Whitaker and Koskov are in cahoots, funneling money from the Soviets and various revolutionary groups into their own pockets.  Everything involving Koskov with MI6 was all a ruse to get them to eliminate Pushkin, who was becoming suspicious of Koskov.  Bond eventually puts all this together and pulls a few tricks of his own, with very little help from CIA agent/friend Felix Leiter (John Terry).

It is believed Pushkin has been assassinated (although we all know he hasn't been), and Kara contacts Koskov, who betrays her and takes both Milovy and Bond to Afghanistan.  Bond and Milovy manage both an escape and by helping another prisoner, getting in contact with the Mujaheddin.  Their fellow prisoner happens to be a resistance leader, Kamran Shah (Art Malik).  Kamran happens to at least have a British education (and accent), but has no interest getting Koskov.  It isn't until Bond and Milovy force his hand that they have a battle in the Russian airbase.

Koskov survives, and Bond now goes after both him and Whitaker. 

I understand that both Dalton and the two films he made as 007 (The Living Daylights and Licence to Kill) are not held in high regard by Bond fans.  After seeing LD twice, I fail to see why both the film and Dalton are derided.  I believe longtime producer Albert "Cubby" Broccoli, regular Bond director John Glen, and longtime Bond scenarist Richard Maibaum (along with producer Michael Wilson) were making a serious and sincere effort to make a Bond film that was more realistic while trying to keep as much of what made James Bond...James Bond. 

You had a plot that involved arms dealers (something in the minds of the public with the Iran-Contra scandal still making headlines), the Russian occupation of Afghanistan, and the political intrigue of the Cold War in its closing days.  However, you still had the gadgets, the exotic locales (Tangier and Vienna), the chases, and the beautiful Bond Girls, or Girl I should say. 

D'Abo is a curiosity in Bond Girl history in that she is one of the few Bond Girls in a Bond film to have James Bond all to herself.  Barring the opening scene where James Bond literally drops in on a beauty 007 doesn't squire any other woman in The Living Daylights.  Even in On Her Majesty's Secret Service Bond had a few beauties literally laying around for him (and in that one, he actually marries).  Milovy (which sounds curiously like 'my lovely', don't you think?) therefore is the only actual Girl to provide any romantic subplot.  Yet I digress.

On the whole, I think The Living Daylights worked well in bringing things down after some of Moore's more exotic and grandiose stories.  The action sequences (in particular the one that takes place aboard an airplane over Afghanistan) is genuinely tense and exciting. 

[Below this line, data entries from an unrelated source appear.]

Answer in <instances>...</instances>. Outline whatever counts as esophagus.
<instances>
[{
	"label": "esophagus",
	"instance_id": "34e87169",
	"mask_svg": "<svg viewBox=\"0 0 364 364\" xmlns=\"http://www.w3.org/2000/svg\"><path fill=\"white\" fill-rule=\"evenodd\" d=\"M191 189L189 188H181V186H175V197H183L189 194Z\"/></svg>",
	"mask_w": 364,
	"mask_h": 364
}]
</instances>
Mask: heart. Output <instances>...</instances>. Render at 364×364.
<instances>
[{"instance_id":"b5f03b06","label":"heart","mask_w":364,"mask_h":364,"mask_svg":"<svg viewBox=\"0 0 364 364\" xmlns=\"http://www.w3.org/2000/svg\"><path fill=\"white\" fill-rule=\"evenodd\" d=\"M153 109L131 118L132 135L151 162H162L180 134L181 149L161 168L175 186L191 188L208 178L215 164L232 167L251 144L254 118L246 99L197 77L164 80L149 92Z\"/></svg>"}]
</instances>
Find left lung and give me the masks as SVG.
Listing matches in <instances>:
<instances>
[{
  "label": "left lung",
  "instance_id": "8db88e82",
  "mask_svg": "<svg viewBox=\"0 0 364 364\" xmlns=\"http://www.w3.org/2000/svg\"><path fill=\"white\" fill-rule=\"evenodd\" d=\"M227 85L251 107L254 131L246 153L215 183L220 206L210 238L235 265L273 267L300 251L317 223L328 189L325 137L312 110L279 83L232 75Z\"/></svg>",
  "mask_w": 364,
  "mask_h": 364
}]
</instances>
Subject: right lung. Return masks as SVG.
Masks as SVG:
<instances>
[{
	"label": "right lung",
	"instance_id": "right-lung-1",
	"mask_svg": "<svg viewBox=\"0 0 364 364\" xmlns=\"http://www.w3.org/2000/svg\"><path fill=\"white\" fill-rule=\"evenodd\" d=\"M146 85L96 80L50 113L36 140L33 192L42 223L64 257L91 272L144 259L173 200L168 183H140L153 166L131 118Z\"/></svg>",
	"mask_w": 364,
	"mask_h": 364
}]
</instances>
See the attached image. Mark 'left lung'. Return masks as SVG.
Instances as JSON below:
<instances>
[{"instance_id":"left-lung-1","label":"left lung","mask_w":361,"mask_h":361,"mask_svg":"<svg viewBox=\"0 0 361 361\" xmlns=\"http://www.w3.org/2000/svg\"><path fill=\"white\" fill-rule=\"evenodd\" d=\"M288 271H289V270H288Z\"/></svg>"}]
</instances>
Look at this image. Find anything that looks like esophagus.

This being my first experience with Timothy Dalton in the role, I think he was going for a darker, angrier version to the character.  On the plus side, it makes 007 more of a professional, someone who has very little time for charm or witty repartee and just wants to get on with the job.  As a result, Bond is now presented as someone who may actually be believable as a professional assassin with a licence to kill from Her Majesty.

The negative to that is that Dalton and Bond may not be able to carry off the few quips that Bond is given.  When he and Kara are making their escape past Czechoslovakian guards, he readies missiles in his Aston Martin and says, "I had a few optional features installed".  One can imagine Moore or Sean Connery making this come off as a witty remark.  With Dalton's delivery, it almost sounds like a threat.  Still, on the whole I think Dalton made an excellent debut as Bond.  

As I watched The Living Daylights, I can't say that it is a perfect film.  Its chief flaw is in its inability to make use of almost all the other characters.  We have Felix Leiter, but he doesn't add anything to the story to where one wonders why he is even there in the first place.  The same goes for Khan, who is basically there to get Bond and Milovy a way to get out of Afghanistan and put a dent in Koskov/Whitaker's plans.

We also face a big issue with the actual villains.  Krabbé's Koskov and Baker's Whitaker at times almost come off as cartoonish, more obstacles in The Living Daylights than instigators of the story.  The more comical aspects to this duo (a rare moment in a Bond film where we have TWO main villains, with only Octopussy's pairing of General Orlov and Kamal Khan being the only other time we had two antagonists) is Whitaker, who comes off as more a military-obsessed nut than an actual threat, more someone playing at soldier than doing anything that could be considered dangerous or menacing.

The same goes for Necros (which if nothing else, is one of the better Bond henchmen names).  He has a certain cleverness when he is able to disguise himself as a milkman and a doctor all due to his wearing of white, but he rarely manages to show off how good an assassin he can be.  Necros isn't a lousy henchman, but somehow he isn't a memorable one.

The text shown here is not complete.